Correlation Between Guardian Capital and China Everbright
Can any of the company-specific risk be diversified away by investing in both Guardian Capital and China Everbright at the same time? Although using a correlation coefficient on its own may not help to predict future stock returns, this module helps to understand the diversifiable risk of combining Guardian Capital and China Everbright into the same portfolio, which is an essential part of the fundamental portfolio management process.

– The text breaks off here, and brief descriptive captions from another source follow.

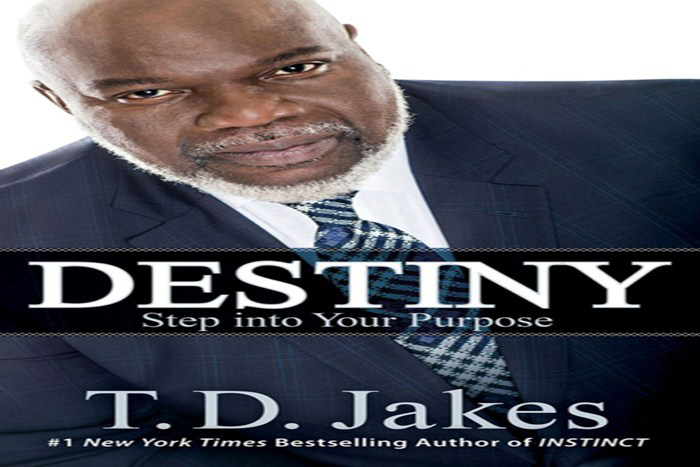 Destiny by TD Jakes, td jakes, destiny, books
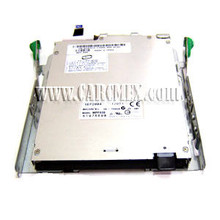 DELL OPTIPLEX GX50, GX110, GX150, GX260 /GX270 / GX280 SFF BLACK SLIM-LINE FLOPPY DRIVE REFURBISHED DELL  D7682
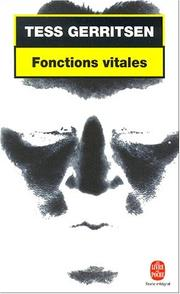 Cover of: Fonctions vitales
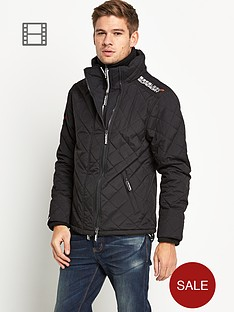 superdry-mens-quilted-polar-windcheater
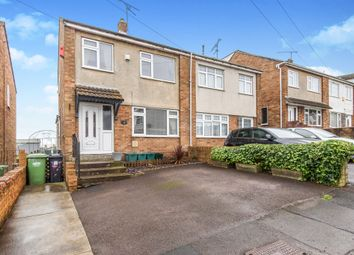 3 bed semi-detached house for sale in Randall Close, Kingswood, Bristol BS15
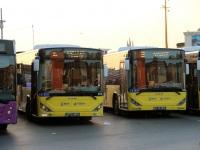 Стамбул. Otokar Kent 34 TP 8978, Otokar Kent 34 TP 7816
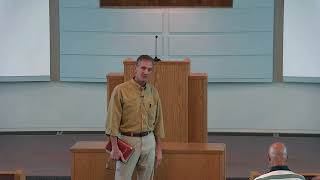 2021 01 31   AM Sermon   Richard Perry- Purpose, Passion, and Vision- Passion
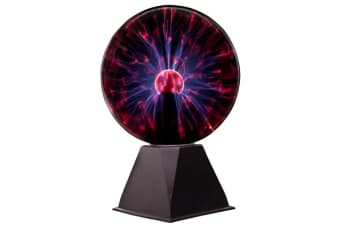 Plasma Ball Touch Sphere Lightning Lamp Light Party Magic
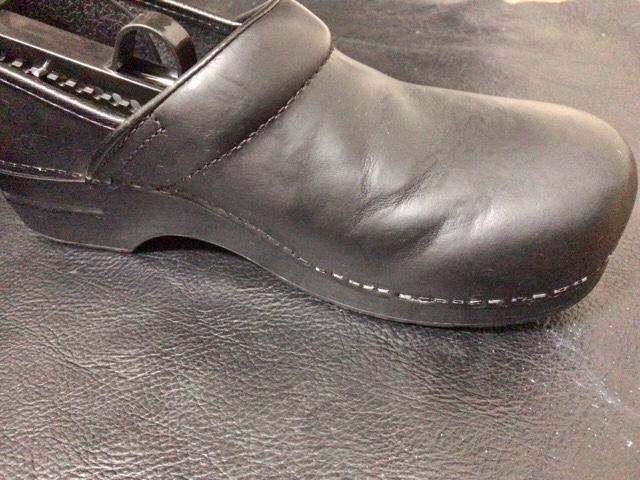 shoe-care-3-item-12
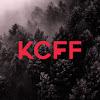 KingCanFilmFest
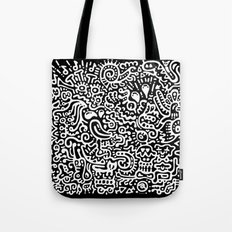 Detached Retina Tote Bag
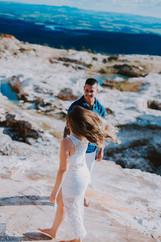 Pré_Wedding_Pedreira_lagoa_azul_Capitóli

By analyzing existing cross correlation between Guardian Capital Group and China Everbright Ltd, you can compare the effects of market volatilities on Guardian Capital and China Everbright and check how they will diversify away market risk if combined in the same portfolio for a given time horizon. You can also utilize pair trading strategies of matching a long position in Guardian Capital with a short position of China Everbright. Check out your portfolio center. Please also check ongoing floating volatility patterns of Guardian Capital and China Everbright.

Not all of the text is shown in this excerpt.